Wiele osób ostatnio pytało mnie o tzw. Chińskie tablety lub netbooki. W przypadku tabletów, mogę powiedzieć tylko jedno – jest to wyrzucenie pieniędzy w błoto.
Co z tego że pracują pod kontrolą systemu Android skoro mają za mało pamięci operacyjnej a moc obliczeniowa jest zdecydowanie za mała. Do tego wszystkiego dochodzi zazwyczaj kiepskie wykonanie samego urządzenia. Zdarzało się że testowane egzemplarze miały bardzo podatne na zarysowania ekrany dotykowe. Wystarczyło 10 minut zabawy i na ekranie było widać już pierwsze rysy.

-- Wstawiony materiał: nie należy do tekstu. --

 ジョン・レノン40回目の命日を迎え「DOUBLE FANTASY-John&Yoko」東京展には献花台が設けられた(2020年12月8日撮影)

Ten artykuł jednak nie będzie o tabletach. Przyjrzę się netbookowi. Jest to również tzw. „chiński sprzęt” i kosztuje również tyle samo co przeciętny pseudo tablet. Testowane urządzenie nazywa się EPC 1026 i posiada zainstalowany system Windows CE 6.0. W tym artykule, postaram się odpowiedzieć na nurtujące Was pytanie. Czy warto wydać 300-400zł na „chińskiego netbooka”? Zapraszam do lektury.
EPC 1026 to netbook z procesorem ARM VIA WM8505 taktowany zegarem 300MHz. Posiada 128MB pamięci operacyjnej oraz 2GB pamięci NAND Flash, którą można poszerzyć przy pomocy wbudowanego czytnika kart pamięci SD/MMC. Obraz wyświetlany jest na 10” matrycy pracującej w rozdzielczości 1024×600. Sprzęt posiada wbudowaną kartę WiFi b/g oraz wejście RJ45. Urządzenie należy traktować jako typowy Handheld PC bowiem nie jest to typowy netbook posiadający procesor zgodny z x86. Urządzenie pracuje pod kontrolą tzw. systemu wbudowanego. W przypadku testowanego modelu jest to Windows CE 6.0. Są też dostępne wersje z systemem Google Android lub można zainstalować własno ręcznie wybraną dystrybucję systemu Linux zgodną z architekturą ARM.